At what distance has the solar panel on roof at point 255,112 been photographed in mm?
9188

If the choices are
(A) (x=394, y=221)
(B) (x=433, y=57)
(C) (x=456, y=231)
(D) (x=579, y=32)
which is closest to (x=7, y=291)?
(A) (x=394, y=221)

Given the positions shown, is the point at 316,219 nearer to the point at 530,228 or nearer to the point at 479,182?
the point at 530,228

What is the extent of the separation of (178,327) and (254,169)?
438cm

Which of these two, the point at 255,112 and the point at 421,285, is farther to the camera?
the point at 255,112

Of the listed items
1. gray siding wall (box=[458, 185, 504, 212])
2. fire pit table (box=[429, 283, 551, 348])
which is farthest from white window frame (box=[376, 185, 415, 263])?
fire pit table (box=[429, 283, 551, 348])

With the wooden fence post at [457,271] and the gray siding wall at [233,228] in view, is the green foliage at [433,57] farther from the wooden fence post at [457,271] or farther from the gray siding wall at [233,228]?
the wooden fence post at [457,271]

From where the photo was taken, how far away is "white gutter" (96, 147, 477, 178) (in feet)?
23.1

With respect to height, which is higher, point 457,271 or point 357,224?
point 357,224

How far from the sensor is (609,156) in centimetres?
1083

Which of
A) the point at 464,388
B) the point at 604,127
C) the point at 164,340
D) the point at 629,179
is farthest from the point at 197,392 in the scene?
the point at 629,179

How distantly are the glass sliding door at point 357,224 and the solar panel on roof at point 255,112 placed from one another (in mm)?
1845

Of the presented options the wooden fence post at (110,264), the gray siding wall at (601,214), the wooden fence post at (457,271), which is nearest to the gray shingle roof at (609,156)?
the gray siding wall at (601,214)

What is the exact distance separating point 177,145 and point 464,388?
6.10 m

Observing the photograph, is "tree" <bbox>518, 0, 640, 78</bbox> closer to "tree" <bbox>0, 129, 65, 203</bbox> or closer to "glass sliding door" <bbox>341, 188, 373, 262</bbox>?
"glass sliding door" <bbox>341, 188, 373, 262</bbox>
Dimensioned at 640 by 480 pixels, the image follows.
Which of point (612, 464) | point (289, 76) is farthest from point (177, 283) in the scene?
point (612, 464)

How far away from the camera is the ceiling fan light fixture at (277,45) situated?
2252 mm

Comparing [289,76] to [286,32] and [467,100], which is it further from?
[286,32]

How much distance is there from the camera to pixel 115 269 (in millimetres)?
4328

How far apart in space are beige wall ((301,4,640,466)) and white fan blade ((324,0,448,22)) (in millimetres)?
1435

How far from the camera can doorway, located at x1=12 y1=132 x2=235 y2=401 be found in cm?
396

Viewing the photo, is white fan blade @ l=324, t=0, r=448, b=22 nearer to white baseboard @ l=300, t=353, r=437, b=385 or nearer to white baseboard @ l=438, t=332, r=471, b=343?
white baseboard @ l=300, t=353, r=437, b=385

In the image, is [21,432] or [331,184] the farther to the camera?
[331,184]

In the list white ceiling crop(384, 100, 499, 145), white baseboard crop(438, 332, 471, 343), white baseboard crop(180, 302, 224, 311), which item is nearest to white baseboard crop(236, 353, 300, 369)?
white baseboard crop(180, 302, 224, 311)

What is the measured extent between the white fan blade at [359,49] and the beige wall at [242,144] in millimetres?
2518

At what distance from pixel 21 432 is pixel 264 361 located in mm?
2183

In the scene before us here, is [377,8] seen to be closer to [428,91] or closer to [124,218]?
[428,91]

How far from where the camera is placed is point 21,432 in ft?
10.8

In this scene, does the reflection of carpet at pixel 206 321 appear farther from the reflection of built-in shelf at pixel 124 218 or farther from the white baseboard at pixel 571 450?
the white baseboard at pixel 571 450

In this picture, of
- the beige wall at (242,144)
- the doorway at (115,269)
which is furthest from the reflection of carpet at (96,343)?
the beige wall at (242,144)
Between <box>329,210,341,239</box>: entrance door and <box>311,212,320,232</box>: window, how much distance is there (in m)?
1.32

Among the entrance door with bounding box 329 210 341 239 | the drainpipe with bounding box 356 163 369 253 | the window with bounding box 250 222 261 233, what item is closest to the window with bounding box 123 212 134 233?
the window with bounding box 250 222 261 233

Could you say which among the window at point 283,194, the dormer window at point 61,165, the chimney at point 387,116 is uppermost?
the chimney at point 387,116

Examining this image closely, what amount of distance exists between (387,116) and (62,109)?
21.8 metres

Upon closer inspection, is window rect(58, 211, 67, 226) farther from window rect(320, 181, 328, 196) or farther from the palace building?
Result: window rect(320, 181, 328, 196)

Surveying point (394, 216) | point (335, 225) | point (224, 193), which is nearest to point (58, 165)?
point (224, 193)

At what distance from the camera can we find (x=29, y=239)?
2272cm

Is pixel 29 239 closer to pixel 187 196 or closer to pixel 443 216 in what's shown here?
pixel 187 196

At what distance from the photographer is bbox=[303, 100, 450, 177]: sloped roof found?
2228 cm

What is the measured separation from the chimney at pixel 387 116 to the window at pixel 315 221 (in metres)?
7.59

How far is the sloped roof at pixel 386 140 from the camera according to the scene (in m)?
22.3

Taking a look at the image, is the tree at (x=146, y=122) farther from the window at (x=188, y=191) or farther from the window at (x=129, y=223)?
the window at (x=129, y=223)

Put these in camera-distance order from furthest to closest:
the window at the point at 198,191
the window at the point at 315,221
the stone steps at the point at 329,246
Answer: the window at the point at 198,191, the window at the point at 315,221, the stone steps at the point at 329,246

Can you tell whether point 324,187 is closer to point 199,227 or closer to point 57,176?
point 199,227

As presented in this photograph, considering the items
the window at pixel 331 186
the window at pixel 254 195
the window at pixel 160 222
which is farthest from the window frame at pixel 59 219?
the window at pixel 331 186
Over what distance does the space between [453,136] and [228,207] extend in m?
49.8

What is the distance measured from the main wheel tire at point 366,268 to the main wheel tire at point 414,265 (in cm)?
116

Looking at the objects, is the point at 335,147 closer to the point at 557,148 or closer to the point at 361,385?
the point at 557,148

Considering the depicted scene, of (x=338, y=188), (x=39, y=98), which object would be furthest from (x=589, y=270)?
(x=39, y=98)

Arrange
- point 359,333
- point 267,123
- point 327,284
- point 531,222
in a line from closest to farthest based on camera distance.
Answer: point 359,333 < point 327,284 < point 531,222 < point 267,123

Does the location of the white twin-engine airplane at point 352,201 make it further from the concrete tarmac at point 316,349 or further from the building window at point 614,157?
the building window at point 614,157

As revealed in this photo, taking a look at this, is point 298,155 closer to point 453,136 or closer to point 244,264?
********
= WHAT YOU WILL DO =
Quote the rows that begin with the line containing "How far is the" and end with the line containing "Answer: point 359,333", including both of those lines.

= ANSWER TO THIS TASK =
How far is the sloped roof at pixel 386 140 from the camera according to the scene (in m)?
22.3

Taking a look at the image, is the tree at (x=146, y=122) farther from the window at (x=188, y=191) or farther from the window at (x=129, y=223)?
the window at (x=129, y=223)

Put these in camera-distance order from furthest to closest:
the window at the point at 198,191
the window at the point at 315,221
the stone steps at the point at 329,246
Answer: the window at the point at 198,191, the window at the point at 315,221, the stone steps at the point at 329,246

Can you tell whether point 324,187 is closer to point 199,227 or closer to point 57,176?
point 199,227

As presented in this photograph, considering the items
the window at pixel 331 186
the window at pixel 254 195
the window at pixel 160 222
which is farthest from the window frame at pixel 59 219?
the window at pixel 331 186
Over what distance does the space between [453,136] and [228,207] extend in m?
49.8

What is the distance measured from the main wheel tire at point 366,268 to the main wheel tire at point 414,265 (in cm)?
116

Looking at the objects, is the point at 335,147 closer to the point at 557,148 or closer to the point at 361,385?
the point at 557,148

Considering the depicted scene, of (x=338, y=188), (x=39, y=98), which object would be furthest from (x=589, y=270)?
(x=39, y=98)

Arrange
- point 359,333
- point 267,123
- point 327,284
- point 531,222
in a line from closest to farthest based on camera distance.
Answer: point 359,333 < point 327,284 < point 531,222 < point 267,123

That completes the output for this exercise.